Extracted information START

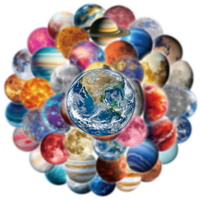 10/30/50pcs Transparent Planet Space Station Stickers Cartoon PET Graffiti Decals DIY Stationery Phone Laptop Sticker Wholesale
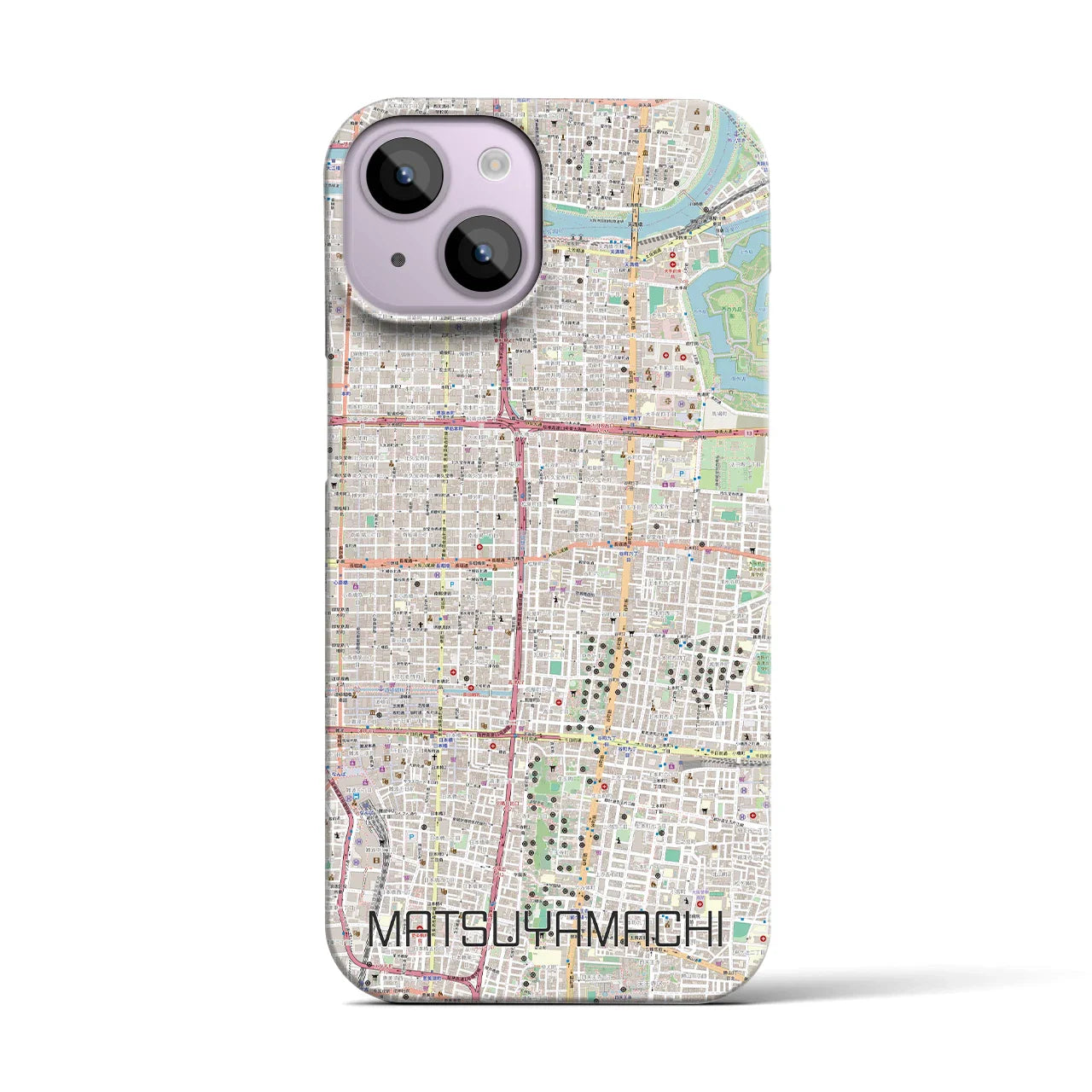 【松屋町(大阪府)】地図柄iPhoneケース(バックカバータイプ)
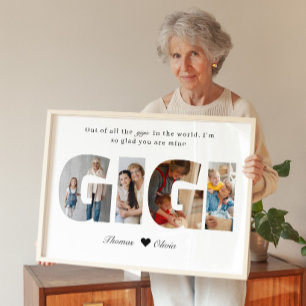 Poster Collage de photos de Gigi souvenir pour grand-mère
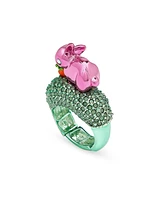 Betsey Johnson Faux Stone Spring Bunny Carrot Cocktail Ring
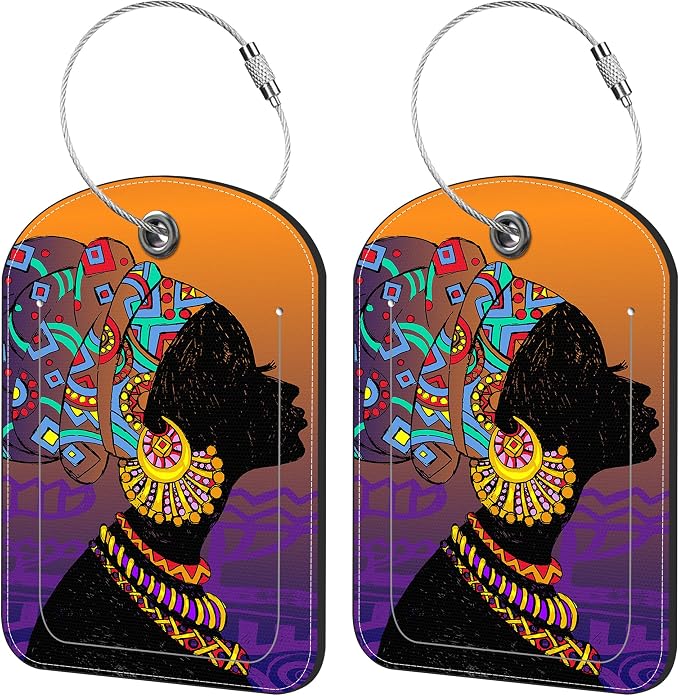 2 Pack Cute Luggage Tag for Suitcases African Girl Leather Luggage Tags by iapodiad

Extracted information END

» Brief
Pull the text from the material above word for word, line by line, and leave the pictures out.

» Reply
 10/30/50pcs Transparent Planet Space Station Stickers Cartoon PET Graffiti Decals DIY Stationery Phone Laptop Sticker Wholesale
 【松屋町(大阪府)】地図柄iPhoneケース(バックカバータイプ)
 Poster Collage de photos de Gigi souvenir pour grand-mère
 Betsey Johnson Faux Stone Spring Bunny Carrot Cocktail Ring
 2 Pack Cute Luggage Tag for Suitcases African Girl Leather Luggage Tags by iapodiad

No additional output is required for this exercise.